┌─ Records supplied

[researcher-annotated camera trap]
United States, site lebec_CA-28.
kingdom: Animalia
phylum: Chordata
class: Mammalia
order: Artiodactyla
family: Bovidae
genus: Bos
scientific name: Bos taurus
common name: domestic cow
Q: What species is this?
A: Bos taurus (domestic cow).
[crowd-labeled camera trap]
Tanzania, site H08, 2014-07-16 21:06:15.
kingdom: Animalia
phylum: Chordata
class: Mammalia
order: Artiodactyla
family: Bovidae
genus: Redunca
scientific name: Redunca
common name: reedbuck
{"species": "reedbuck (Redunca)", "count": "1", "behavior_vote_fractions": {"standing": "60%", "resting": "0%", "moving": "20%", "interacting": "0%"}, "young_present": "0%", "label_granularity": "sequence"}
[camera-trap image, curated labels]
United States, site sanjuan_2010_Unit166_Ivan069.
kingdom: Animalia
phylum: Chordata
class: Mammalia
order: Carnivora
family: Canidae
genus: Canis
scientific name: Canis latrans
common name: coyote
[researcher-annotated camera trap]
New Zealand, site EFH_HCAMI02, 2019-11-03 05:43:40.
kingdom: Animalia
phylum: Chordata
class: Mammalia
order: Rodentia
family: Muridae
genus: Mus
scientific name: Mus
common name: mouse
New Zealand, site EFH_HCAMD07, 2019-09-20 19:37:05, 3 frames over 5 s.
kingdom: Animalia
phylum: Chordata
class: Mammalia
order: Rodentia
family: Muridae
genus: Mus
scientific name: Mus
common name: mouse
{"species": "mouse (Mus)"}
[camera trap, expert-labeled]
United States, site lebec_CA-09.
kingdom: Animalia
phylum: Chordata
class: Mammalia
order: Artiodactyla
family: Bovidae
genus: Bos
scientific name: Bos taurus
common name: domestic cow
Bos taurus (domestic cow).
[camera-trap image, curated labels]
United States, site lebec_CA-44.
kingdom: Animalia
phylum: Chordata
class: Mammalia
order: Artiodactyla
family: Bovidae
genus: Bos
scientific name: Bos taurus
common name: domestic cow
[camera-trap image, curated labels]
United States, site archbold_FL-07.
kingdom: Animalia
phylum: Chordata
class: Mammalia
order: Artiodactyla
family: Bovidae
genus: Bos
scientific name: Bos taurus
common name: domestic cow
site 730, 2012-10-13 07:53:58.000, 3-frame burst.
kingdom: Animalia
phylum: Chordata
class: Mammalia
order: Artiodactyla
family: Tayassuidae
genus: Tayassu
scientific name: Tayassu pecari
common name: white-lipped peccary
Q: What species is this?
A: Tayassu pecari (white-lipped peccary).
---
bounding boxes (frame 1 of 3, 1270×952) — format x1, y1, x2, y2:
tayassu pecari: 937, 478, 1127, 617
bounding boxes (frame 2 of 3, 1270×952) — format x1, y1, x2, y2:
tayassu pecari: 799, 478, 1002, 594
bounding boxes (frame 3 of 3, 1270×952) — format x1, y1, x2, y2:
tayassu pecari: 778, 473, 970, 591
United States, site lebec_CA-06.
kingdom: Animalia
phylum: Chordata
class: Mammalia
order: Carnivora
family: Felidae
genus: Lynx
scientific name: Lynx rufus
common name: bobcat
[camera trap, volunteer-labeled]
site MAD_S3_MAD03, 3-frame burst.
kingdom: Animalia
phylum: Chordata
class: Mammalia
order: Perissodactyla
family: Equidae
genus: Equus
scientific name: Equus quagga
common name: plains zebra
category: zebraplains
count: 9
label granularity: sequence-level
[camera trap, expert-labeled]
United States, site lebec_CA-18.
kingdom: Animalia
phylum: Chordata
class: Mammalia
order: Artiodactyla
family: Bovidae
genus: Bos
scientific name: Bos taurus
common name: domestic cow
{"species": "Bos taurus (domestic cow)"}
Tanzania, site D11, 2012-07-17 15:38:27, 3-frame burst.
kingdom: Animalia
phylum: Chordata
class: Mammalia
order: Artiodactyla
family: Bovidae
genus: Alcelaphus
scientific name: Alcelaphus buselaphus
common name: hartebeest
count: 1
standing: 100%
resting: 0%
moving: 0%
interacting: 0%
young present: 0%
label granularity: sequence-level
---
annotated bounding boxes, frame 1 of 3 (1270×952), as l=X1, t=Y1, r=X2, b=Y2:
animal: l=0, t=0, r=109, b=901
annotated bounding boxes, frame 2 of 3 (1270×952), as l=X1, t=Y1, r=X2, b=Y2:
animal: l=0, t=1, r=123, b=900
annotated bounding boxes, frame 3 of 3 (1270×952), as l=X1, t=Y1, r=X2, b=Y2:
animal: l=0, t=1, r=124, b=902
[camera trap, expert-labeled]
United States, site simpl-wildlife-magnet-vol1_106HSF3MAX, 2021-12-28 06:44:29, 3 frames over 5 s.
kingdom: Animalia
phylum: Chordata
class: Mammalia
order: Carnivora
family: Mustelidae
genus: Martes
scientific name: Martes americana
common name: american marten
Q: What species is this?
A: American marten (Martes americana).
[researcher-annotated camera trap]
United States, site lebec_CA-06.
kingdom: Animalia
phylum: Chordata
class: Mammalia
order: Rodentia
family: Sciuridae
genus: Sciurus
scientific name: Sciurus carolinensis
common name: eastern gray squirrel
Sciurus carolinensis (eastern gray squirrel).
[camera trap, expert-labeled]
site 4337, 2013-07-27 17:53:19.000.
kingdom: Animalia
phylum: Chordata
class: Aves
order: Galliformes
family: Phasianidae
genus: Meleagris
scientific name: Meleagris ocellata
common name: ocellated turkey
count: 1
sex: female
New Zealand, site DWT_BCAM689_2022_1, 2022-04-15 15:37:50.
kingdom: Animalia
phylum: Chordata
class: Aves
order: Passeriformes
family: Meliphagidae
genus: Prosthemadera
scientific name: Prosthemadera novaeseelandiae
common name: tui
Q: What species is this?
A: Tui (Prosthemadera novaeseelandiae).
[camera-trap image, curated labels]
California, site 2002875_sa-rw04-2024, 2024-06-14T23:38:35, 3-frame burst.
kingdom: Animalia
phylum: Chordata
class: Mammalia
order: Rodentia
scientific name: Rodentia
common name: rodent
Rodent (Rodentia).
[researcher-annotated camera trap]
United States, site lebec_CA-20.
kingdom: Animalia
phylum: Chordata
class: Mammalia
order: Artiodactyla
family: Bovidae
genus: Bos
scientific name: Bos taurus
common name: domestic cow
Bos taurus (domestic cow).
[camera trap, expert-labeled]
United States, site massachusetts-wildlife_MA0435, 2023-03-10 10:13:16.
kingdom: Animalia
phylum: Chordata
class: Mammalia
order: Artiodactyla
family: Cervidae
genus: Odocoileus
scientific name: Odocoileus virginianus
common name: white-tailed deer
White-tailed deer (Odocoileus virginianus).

└─

== Your goal ==
Each line of the material is to be returned precisely as written.

== Output below ==
[researcher-annotated camera trap]
United States, site lebec_CA-28.
kingdom: Animalia
phylum: Chordata
class: Mammalia
order: Artiodactyla
family: Bovidae
genus: Bos
scientific name: Bos taurus
common name: domestic cow
Q: What species is this?
A: Bos taurus (domestic cow).
[crowd-labeled camera trap]
Tanzania, site H08, 2014-07-16 21:06:15.
kingdom: Animalia
phylum: Chordata
class: Mammalia
order: Artiodactyla
family: Bovidae
genus: Redunca
scientific name: Redunca
common name: reedbuck
{"species": "reedbuck (Redunca)", "count": "1", "behavior_vote_fractions": {"standing": "60%", "resting": "0%", "moving": "20%", "interacting": "0%"}, "young_present": "0%", "label_granularity": "sequence"}
[camera-trap image, curated labels]
United States, site sanjuan_2010_Unit166_Ivan069.
kingdom: Animalia
phylum: Chordata
class: Mammalia
order: Carnivora
family: Canidae
genus: Canis
scientific name: Canis latrans
common name: coyote
[researcher-annotated camera trap]
New Zealand, site EFH_HCAMI02, 2019-11-03 05:43:40.
kingdom: Animalia
phylum: Chordata
class: Mammalia
order: Rodentia
family: Muridae
genus: Mus
scientific name: Mus
common name: mouse
New Zealand, site EFH_HCAMD07, 2019-09-20 19:37:05, 3 frames over 5 s.
kingdom: Animalia
phylum: Chordata
class: Mammalia
order: Rodentia
family: Muridae
genus: Mus
scientific name: Mus
common name: mouse
{"species": "mouse (Mus)"}
[camera trap, expert-labeled]
United States, site lebec_CA-09.
kingdom: Animalia
phylum: Chordata
class: Mammalia
order: Artiodactyla
family: Bovidae
genus: Bos
scientific name: Bos taurus
common name: domestic cow
Bos taurus (domestic cow).
[camera-trap image, curated labels]
United States, site lebec_CA-44.
kingdom: Animalia
phylum: Chordata
class: Mammalia
order: Artiodactyla
family: Bovidae
genus: Bos
scientific name: Bos taurus
common name: domestic cow
[camera-trap image, curated labels]
United States, site archbold_FL-07.
kingdom: Animalia
phylum: Chordata
class: Mammalia
order: Artiodactyla
family: Bovidae
genus: Bos
scientific name: Bos taurus
common name: domestic cow
site 730, 2012-10-13 07:53:58.000, 3-frame burst.
kingdom: Animalia
phylum: Chordata
class: Mammalia
order: Artiodactyla
family: Tayassuidae
genus: Tayassu
scientific name: Tayassu pecari
common name: white-lipped peccary
Q: What species is this?
A: Tayassu pecari (white-lipped peccary).
---
bounding boxes (frame 1 of 3, 1270×952) — format x1, y1, x2, y2:
tayassu pecari: 937, 478, 1127, 617
bounding boxes (frame 2 of 3, 1270×952) — format x1, y1, x2, y2:
tayassu pecari: 799, 478, 1002, 594
bounding boxes (frame 3 of 3, 1270×952) — format x1, y1, x2, y2:
tayassu pecari: 778, 473, 970, 591
United States, site lebec_CA-06.
kingdom: Animalia
phylum: Chordata
class: Mammalia
order: Carnivora
family: Felidae
genus: Lynx
scientific name: Lynx rufus
common name: bobcat
[camera trap, volunteer-labeled]
site MAD_S3_MAD03, 3-frame burst.
kingdom: Animalia
phylum: Chordata
class: Mammalia
order: Perissodactyla
family: Equidae
genus: Equus
scientific name: Equus quagga
common name: plains zebra
category: zebraplains
count: 9
label granularity: sequence-level
[camera trap, expert-labeled]
United States, site lebec_CA-18.
kingdom: Animalia
phylum: Chordata
class: Mammalia
order: Artiodactyla
family: Bovidae
genus: Bos
scientific name: Bos taurus
common name: domestic cow
{"species": "Bos taurus (domestic cow)"}
Tanzania, site D11, 2012-07-17 15:38:27, 3-frame burst.
kingdom: Animalia
phylum: Chordata
class: Mammalia
order: Artiodactyla
family: Bovidae
genus: Alcelaphus
scientific name: Alcelaphus buselaphus
common name: hartebeest
count: 1
standing: 100%
resting: 0%
moving: 0%
interacting: 0%
young present: 0%
label granularity: sequence-level
---
annotated bounding boxes, frame 1 of 3 (1270×952), as l=X1, t=Y1, r=X2, b=Y2:
animal: l=0, t=0, r=109, b=901
annotated bounding boxes, frame 2 of 3 (1270×952), as l=X1, t=Y1, r=X2, b=Y2:
animal: l=0, t=1, r=123, b=900
annotated bounding boxes, frame 3 of 3 (1270×952), as l=X1, t=Y1, r=X2, b=Y2:
animal: l=0, t=1, r=124, b=902
[camera trap, expert-labeled]
United States, site simpl-wildlife-magnet-vol1_106HSF3MAX, 2021-12-28 06:44:29, 3 frames over 5 s.
kingdom: Animalia
phylum: Chordata
class: Mammalia
order: Carnivora
family: Mustelidae
genus: Martes
scientific name: Martes americana
common name: american marten
Q: What species is this?
A: American marten (Martes americana).
[researcher-annotated camera trap]
United States, site lebec_CA-06.
kingdom: Animalia
phylum: Chordata
class: Mammalia
order: Rodentia
family: Sciuridae
genus: Sciurus
scientific name: Sciurus carolinensis
common name: eastern gray squirrel
Sciurus carolinensis (eastern gray squirrel).
[camera trap, expert-labeled]
site 4337, 2013-07-27 17:53:19.000.
kingdom: Animalia
phylum: Chordata
class: Aves
order: Galliformes
family: Phasianidae
genus: Meleagris
scientific name: Meleagris ocellata
common name: ocellated turkey
count: 1
sex: female
New Zealand, site DWT_BCAM689_2022_1, 2022-04-15 15:37:50.
kingdom: Animalia
phylum: Chordata
class: Aves
order: Passeriformes
family: Meliphagidae
genus: Prosthemadera
scientific name: Prosthemadera novaeseelandiae
common name: tui
Q: What species is this?
A: Tui (Prosthemadera novaeseelandiae).
[camera-trap image, curated labels]
California, site 2002875_sa-rw04-2024, 2024-06-14T23:38:35, 3-frame burst.
kingdom: Animalia
phylum: Chordata
class: Mammalia
order: Rodentia
scientific name: Rodentia
common name: rodent
Rodent (Rodentia).
[researcher-annotated camera trap]
United States, site lebec_CA-20.
kingdom: Animalia
phylum: Chordata
class: Mammalia
order: Artiodactyla
family: Bovidae
genus: Bos
scientific name: Bos taurus
common name: domestic cow
Bos taurus (domestic cow).
[camera trap, expert-labeled]
United States, site massachusetts-wildlife_MA0435, 2023-03-10 10:13:16.
kingdom: Animalia
phylum: Chordata
class: Mammalia
order: Artiodactyla
family: Cervidae
genus: Odocoileus
scientific name: Odocoileus virginianus
common name: white-tailed deer
White-tailed deer (Odocoileus virginianus).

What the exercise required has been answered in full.